Americans United has been a leader in battling the federally funded D.C. voucher program, which has not significantly improved student performance and serves mainly to subsidize religious education with tax funds.

The program was supposed to expire last year, after serving as a five-year pilot program, but Congress agreed to funding through this year. At that time, President Barack Obama proposed only to continue funding the plan for students already in the program until they graduate.

In June, AU signed on to a letter from the National Coalition for Public Education asking the House Subcommittee on Financial Services and General Government to "oppose the continuation of the already expired, failed D.C. private school voucher pilot program."

Then, in September, AU provided written testimony to the U.S. Senate Committee on Appropriations' Financial Services and General Government Subcommittee, explaining that the voucher program has been detrimental to the education of students in the nation's capital.

AU traced the history of the program, noting that it was heavily promoted under the Bush administration and was approved by the House of Representatives by only one vote in 2004 when many voucher opponents were away from that chamber. It later cleared the Senate only as a result of a procedural move.

The letter also pointed to objective studies by the U.S. Department of Education that prove voucher students from disadvantaged schools have shown no significant improvement in reading or math achievement.

What's more, AU asserted, participating religious schools are allowed to discriminate on the basis of religion when hiring staff. Plus, voucher students may not be given a true choice at all since it appears that their families are deliberately steered toward certain schools.

"The federal government should be funding public schools rather than funneling taxpayer funds to private schools that lack accountability, religious liberty and civil rights standards," the letter said.

After working tirelessly behind the scenes to bring this unwise program to an end, AU sees the actions in Congress this week as a big step forward.
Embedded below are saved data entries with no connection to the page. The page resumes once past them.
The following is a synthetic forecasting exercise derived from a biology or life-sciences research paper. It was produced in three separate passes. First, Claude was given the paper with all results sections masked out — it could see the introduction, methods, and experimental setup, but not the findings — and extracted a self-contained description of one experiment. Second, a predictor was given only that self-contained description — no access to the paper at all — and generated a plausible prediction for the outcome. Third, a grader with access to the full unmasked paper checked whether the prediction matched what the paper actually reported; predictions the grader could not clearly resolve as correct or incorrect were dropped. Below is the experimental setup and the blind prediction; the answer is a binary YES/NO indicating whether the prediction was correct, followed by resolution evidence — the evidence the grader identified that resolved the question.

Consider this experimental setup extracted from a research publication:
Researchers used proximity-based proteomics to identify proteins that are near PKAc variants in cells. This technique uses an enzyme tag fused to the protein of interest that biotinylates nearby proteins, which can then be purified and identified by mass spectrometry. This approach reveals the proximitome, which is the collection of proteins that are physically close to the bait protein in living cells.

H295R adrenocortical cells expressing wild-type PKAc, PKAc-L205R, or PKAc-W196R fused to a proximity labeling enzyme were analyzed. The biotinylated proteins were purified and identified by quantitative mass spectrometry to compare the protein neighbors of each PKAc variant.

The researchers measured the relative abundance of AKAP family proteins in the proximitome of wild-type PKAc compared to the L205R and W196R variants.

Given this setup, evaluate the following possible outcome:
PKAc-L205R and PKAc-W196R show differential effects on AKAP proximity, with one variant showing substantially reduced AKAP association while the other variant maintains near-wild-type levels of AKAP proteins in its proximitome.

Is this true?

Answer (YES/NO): NO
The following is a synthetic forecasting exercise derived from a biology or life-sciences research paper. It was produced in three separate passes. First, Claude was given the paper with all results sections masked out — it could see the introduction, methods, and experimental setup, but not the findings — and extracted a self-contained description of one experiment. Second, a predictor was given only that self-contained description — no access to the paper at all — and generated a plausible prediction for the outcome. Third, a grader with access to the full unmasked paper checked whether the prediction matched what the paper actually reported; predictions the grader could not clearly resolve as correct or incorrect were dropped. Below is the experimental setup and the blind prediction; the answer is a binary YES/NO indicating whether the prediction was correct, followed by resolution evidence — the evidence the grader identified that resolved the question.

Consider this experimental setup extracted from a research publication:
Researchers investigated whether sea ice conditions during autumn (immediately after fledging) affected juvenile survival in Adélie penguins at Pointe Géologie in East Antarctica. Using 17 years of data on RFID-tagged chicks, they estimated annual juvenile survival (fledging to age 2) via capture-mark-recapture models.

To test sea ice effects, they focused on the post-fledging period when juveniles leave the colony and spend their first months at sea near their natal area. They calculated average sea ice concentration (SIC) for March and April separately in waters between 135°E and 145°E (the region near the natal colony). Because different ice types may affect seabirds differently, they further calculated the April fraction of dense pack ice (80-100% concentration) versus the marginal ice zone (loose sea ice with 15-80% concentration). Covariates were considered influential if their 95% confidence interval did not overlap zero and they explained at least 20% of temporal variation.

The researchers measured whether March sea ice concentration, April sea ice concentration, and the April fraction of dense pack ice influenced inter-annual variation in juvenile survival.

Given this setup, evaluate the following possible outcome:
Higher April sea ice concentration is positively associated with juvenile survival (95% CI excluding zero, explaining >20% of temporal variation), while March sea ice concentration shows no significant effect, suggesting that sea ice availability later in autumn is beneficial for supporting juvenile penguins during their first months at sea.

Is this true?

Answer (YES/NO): YES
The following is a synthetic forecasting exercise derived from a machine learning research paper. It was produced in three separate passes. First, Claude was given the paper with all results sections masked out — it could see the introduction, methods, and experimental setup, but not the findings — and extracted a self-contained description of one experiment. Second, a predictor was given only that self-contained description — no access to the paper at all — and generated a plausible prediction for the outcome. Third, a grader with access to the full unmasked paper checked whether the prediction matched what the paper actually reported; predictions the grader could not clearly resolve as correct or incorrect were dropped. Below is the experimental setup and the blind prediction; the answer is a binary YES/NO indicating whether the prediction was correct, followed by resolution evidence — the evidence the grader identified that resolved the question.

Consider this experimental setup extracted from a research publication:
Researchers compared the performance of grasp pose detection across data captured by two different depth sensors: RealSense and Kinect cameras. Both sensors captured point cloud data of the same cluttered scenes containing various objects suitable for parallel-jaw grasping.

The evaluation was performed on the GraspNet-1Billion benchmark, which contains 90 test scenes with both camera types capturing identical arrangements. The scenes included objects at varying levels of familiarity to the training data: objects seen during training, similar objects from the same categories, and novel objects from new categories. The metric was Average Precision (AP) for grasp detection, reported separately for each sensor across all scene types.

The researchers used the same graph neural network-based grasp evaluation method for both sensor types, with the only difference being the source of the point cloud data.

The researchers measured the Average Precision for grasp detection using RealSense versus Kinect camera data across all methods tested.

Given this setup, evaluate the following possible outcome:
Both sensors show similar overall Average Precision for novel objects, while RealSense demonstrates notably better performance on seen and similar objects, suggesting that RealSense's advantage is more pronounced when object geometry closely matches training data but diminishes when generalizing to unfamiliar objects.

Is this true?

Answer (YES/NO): NO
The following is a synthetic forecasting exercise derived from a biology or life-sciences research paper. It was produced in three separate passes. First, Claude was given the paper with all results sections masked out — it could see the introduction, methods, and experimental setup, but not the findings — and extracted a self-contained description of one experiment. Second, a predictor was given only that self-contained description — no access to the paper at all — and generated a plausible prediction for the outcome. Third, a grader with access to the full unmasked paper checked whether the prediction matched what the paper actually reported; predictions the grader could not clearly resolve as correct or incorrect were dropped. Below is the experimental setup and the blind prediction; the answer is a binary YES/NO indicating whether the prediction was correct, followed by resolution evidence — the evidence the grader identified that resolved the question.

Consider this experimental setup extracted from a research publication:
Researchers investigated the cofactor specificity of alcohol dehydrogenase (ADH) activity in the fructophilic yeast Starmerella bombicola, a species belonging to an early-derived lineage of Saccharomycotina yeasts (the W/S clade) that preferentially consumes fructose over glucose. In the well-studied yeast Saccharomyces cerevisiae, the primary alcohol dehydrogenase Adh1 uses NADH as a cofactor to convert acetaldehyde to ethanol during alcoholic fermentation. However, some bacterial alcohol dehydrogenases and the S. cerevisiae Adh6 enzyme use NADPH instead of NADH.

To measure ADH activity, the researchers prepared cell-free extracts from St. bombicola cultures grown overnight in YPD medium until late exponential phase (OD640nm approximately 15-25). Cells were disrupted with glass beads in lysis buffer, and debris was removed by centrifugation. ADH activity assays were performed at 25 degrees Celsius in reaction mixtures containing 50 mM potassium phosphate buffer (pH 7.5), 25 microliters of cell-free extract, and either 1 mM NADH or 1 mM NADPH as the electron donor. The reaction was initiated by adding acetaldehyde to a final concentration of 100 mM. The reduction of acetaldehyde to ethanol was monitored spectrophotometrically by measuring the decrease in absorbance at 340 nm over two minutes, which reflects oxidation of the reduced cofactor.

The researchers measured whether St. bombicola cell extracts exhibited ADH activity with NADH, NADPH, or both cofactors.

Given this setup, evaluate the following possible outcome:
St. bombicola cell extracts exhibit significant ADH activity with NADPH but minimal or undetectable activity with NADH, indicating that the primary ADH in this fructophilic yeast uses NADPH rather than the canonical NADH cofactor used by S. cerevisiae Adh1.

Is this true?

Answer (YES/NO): NO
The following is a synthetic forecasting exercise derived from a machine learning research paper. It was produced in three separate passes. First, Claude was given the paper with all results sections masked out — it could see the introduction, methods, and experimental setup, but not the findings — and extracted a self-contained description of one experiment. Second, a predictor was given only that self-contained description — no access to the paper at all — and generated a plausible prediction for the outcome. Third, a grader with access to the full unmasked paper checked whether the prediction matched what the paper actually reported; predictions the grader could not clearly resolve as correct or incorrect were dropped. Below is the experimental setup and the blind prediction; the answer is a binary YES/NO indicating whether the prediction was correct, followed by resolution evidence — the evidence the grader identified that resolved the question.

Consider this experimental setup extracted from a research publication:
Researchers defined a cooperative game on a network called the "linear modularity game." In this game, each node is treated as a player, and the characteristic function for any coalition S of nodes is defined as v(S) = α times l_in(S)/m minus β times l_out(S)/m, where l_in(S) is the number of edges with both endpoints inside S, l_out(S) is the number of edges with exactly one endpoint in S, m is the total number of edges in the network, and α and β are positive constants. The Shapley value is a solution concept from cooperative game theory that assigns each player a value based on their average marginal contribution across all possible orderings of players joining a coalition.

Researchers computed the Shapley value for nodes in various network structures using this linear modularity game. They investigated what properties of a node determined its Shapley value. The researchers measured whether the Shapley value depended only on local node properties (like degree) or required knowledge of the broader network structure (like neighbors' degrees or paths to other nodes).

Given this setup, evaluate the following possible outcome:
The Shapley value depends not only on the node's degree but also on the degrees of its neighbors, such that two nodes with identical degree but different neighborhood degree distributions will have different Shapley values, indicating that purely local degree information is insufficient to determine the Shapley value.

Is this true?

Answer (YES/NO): NO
We wish the voucher program were defunded now, but at least, it seems likely to end when currently enrolled students graduate.
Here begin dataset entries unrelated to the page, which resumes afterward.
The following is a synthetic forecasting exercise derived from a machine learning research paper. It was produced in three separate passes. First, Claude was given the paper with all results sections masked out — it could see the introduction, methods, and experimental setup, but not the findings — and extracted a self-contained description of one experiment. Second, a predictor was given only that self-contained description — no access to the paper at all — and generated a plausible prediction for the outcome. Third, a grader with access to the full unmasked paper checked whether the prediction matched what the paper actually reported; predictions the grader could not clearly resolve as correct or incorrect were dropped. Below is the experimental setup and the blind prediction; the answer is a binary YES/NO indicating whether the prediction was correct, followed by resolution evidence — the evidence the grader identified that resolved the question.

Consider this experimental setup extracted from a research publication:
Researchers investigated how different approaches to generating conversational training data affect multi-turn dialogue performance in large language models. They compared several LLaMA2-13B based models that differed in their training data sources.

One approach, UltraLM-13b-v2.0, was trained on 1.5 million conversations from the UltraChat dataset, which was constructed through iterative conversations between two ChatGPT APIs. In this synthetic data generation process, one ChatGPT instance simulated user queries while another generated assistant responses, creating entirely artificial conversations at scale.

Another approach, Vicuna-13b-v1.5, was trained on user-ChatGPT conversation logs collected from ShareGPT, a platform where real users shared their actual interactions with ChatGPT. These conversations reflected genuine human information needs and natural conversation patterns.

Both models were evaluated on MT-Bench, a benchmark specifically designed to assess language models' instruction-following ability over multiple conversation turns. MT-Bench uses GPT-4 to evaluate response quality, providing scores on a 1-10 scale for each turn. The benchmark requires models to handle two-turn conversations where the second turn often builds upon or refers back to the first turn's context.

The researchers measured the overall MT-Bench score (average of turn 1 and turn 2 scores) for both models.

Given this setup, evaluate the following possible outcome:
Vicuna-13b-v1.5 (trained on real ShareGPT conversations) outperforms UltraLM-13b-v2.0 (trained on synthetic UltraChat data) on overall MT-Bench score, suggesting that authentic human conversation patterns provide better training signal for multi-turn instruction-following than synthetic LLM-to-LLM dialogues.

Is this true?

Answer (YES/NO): NO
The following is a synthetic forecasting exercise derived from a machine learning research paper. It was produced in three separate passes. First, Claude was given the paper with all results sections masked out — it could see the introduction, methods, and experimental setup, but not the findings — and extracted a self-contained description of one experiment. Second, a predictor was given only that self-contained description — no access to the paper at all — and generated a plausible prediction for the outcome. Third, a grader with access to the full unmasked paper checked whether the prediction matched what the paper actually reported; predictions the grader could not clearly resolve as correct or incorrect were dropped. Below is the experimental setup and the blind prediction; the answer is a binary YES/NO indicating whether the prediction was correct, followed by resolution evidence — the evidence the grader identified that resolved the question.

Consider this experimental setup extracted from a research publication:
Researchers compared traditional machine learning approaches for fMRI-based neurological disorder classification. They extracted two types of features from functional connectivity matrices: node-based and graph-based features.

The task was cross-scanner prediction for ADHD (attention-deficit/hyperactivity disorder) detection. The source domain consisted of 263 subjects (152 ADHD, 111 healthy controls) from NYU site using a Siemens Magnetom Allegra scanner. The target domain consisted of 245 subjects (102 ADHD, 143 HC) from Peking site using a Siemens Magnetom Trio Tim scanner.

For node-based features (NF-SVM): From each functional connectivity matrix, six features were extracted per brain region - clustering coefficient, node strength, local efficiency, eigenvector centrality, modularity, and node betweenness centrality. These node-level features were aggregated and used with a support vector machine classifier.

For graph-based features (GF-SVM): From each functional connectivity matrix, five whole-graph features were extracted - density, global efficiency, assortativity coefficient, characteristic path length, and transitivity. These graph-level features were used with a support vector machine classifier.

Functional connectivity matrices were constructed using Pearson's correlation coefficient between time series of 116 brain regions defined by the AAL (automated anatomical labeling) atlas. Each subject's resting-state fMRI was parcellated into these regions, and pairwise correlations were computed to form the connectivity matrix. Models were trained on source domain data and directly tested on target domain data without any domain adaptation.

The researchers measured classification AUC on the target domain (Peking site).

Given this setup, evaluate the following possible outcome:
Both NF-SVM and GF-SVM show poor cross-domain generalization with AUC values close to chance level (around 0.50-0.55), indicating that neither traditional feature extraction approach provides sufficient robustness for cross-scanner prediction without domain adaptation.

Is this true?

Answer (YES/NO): NO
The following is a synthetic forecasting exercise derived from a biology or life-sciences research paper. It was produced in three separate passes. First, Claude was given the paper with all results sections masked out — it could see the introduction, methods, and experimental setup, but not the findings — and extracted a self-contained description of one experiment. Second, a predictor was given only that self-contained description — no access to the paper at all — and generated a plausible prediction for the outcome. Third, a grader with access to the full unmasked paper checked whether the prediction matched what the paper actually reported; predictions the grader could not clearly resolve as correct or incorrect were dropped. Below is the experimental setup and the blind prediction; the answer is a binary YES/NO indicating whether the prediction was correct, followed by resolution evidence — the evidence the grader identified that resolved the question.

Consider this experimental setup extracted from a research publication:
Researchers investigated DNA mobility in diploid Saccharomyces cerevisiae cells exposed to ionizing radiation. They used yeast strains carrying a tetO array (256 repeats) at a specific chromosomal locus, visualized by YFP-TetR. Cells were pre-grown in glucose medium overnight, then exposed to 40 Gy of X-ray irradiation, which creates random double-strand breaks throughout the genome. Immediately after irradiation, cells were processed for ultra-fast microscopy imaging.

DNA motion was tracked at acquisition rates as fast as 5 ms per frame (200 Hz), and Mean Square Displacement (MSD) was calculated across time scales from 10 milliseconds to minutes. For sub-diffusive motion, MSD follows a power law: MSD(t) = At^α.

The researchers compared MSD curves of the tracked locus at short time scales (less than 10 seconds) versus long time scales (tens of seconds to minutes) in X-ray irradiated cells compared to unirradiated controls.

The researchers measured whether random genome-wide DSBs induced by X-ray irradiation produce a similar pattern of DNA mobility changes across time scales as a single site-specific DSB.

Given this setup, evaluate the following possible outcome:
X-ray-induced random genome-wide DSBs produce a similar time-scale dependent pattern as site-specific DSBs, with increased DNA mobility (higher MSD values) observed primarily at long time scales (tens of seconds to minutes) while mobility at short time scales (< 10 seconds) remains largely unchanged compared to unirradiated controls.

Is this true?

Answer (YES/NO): NO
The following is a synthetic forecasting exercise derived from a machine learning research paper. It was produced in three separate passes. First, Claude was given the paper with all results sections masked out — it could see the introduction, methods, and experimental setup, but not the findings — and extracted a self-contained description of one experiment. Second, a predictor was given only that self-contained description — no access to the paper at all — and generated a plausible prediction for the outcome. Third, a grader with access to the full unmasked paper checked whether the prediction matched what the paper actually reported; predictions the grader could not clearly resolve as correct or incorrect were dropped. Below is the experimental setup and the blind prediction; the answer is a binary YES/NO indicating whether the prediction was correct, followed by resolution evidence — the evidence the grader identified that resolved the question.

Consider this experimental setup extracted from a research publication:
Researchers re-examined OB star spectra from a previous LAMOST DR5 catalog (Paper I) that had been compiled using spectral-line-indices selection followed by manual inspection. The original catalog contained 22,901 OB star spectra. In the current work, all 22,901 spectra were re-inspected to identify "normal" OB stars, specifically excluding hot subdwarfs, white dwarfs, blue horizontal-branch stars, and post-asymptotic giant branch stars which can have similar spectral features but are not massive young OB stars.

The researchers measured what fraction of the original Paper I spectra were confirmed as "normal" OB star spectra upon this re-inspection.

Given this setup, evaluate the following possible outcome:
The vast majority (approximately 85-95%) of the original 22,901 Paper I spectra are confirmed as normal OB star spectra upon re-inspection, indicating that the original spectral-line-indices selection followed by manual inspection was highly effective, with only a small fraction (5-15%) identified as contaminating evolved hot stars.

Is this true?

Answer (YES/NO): YES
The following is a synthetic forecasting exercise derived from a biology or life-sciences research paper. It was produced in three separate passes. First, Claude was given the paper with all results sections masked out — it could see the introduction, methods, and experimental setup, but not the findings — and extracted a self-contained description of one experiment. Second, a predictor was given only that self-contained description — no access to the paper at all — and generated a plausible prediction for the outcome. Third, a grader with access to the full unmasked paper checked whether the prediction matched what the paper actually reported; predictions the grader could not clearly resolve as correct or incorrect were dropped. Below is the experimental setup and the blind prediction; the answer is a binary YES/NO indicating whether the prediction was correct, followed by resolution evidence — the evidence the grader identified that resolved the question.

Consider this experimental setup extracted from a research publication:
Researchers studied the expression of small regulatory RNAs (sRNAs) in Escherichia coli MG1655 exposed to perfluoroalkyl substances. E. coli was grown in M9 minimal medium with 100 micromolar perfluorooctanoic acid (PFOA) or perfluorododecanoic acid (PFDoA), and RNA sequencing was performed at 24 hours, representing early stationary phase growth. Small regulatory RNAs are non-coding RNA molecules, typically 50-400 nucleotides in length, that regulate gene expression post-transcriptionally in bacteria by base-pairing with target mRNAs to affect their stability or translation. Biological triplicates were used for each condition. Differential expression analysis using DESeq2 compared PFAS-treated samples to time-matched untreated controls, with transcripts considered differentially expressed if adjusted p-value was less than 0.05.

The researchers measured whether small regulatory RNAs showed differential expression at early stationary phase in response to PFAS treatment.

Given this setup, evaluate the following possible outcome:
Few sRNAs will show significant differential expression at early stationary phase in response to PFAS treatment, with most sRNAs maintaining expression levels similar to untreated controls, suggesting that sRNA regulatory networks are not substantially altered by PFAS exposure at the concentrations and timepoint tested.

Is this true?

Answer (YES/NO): NO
Sectarian pressure groups and their right-wing political allies have put on a furious campaign to expand the voucher plan, but it looks as though they've failed.

We recognize, however, that our work on this issue is not yet done. It's still possible for Sen. Joseph I. Liberman   (I-Conn.) to move forward with his legislation reauthorizing D.C. vouchers and even expanding the program to include lots of new students in the future.

We'll be on a lookout for that. This may be another battle won, but we still know the voucher war is far from over.